▶ Excerpted text
Atzmännig, CH: 12/18/17​


----------



## Flying Z

Catamount Dec 18 2020.


----------



## Sick Bird Rider

Chair of the day and Hinterlandian backcountry, Dec. 19, 2013, including a little trip down memory lane with our late friend Utah the wonder dog:


----------



## Andy_ROC

December 19, 2020 Bristol Mountain


----------



## Andy_ROC

raisingarizona said:


> 12/18/2016
> 
> View attachment 11369


Where is that? Colorado?


----------



## raisingarizona

Andy_ROC said:


> Where is that? Colorado?


Vail, I think.


----------



## Andy_ROC

raisingarizona said:


> Vail, I think.


That's what I was thinking. Looked like one of the back bowls. 
Thanks for the memory


----------



## raisingarizona

Andy_ROC said:


> That's what I was thinking. Looked like one of the back bowls.
> Thanks for the memory


Well, I’m not sure if you picked up on my sarcasm or not but it’s actually Arizona.


----------



## Andy_ROC

raisingarizona said:


> Well, I’m not sure if you picked up on my sarcasm or not but it’s actually Arizona


LOL I did not. Is that AZ snowbowl or Sunrise?


----------



## Ripitz

Andy_ROC said:


> LOL I did not. Is that AZ snowbowl or Sunrise?


Mt. Nunya ?


----------



## raisingarizona

Andy_ROC said:


> LOL I did not. Is that AZ snowbowl or Sunrise?


I’m a Flagstaff local skier. I’ve been here for 20 years but I have spent winters in Whitefish, Steamboat, Alta, Jackson and Telluride. This was the last ski edit I did from the winter of 18/19 and probably my most favorite edit that I’ve ever put together other than my latest biking edit. The vid is all Flagstaff, in area and our back country.






Edit/add: I was born in Nyack, NY, moved to Rockaway (Lake Telemark) NJ when I was ten. I started skiing out east when I moved to NJ and during my last two seasons out there I was a regular Plattekill and MRG skier. I left for the west on my 19th birthday to chase my powder skiing dreams.


----------



## Andy_ROC

raisingarizona said:


> I’m a Flagstaff local skier. I’ve been here for 20 years but I have spent winters in Whitefish, Steamboat, Alta, Jackson and Telluride. This was the last ski edit I did from the winter of 18/19 and probably my most favorite edit that Iv’e ever created other than my latest biking edit. The vid is all Flagstaff, in area and our back country.
> 
> 
> 
> 
> 
> 
> Edit/add: I was born in Nyack, NY, moved to Rockaway (Lake Telemark) NJ when I was ten. Left for the west on my 19th birthday. I started skiing out east and during my last two seasons there I was a regular Plattekill and MRG skier.


Awesome video! Excellent music also. I'll be sure to check out your other videos.


----------



## tirolski

Ripitz said:


> Mt. Nunya ?


There’s way too many of em. 
Which one was it? Asking for a friend, allegedly.
https://opencorporates.com/companies?q=Nunya+Business+LLC


----------



## raisingarizona

Andy_ROC said:


> Awesome video! Excellent music also. I'll be sure to check out your other videos.


Thanks Andy. Check out my Riding 2021 video. It’s all of trails I’ve been working on and free ride lines that I’ve been putting together and playing with over the the years. Trail building pays my bills.

▶ Collected data
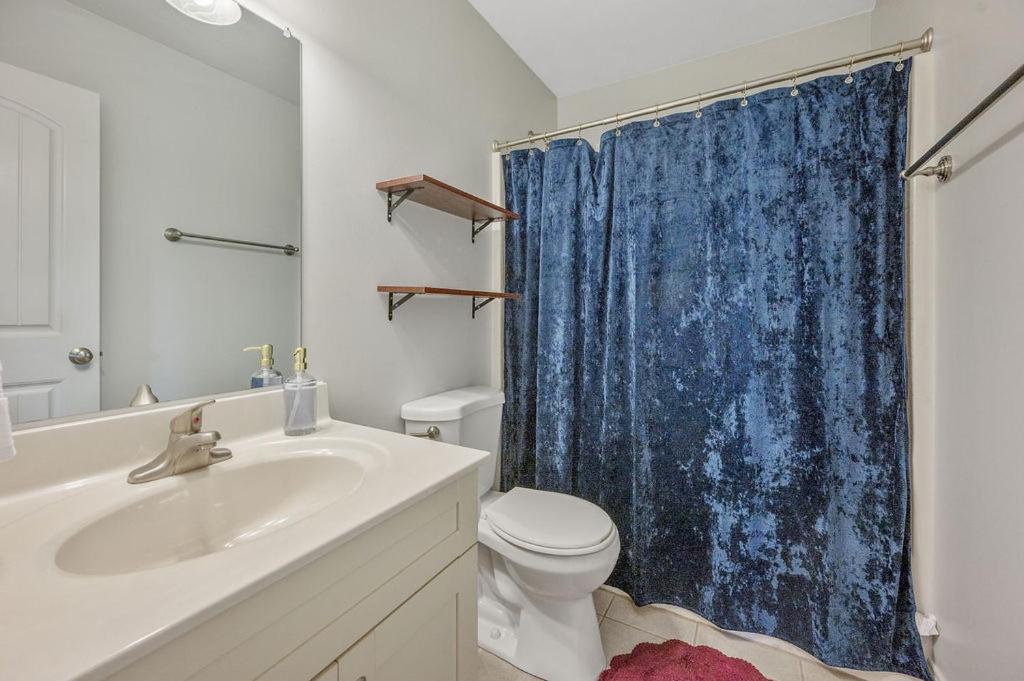 New Victorian Theme, 3Br, Lrg Backyard Close To Pnc Arena, Downtown, And Rdu Airport Raleigh Zewnętrze zdjęcie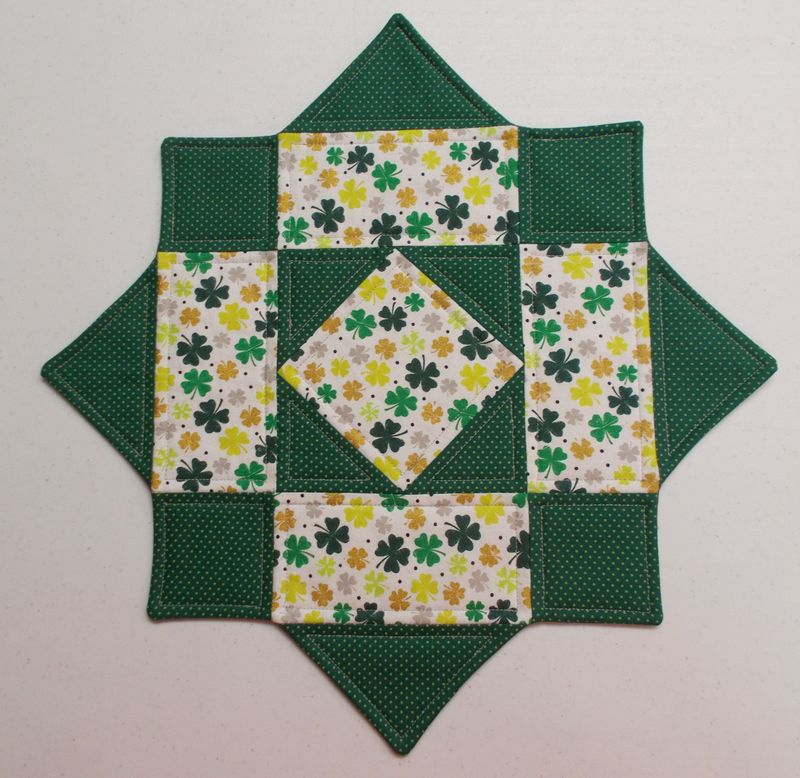 St. Patrick&#39;s Table Centerpiece Mat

▶ Assignment
Quote the passage of the forum thread that begins with the words "Thanks Andy. Check" and ends with "pays my bills.". The listing comes from a different source than the forum thread.

▶ Exercise answer
Thanks Andy. Check out my Riding 2021 video. It’s all of trails I’ve been working on and free ride lines that I’ve been putting together and playing with over the the years. Trail building pays my bills.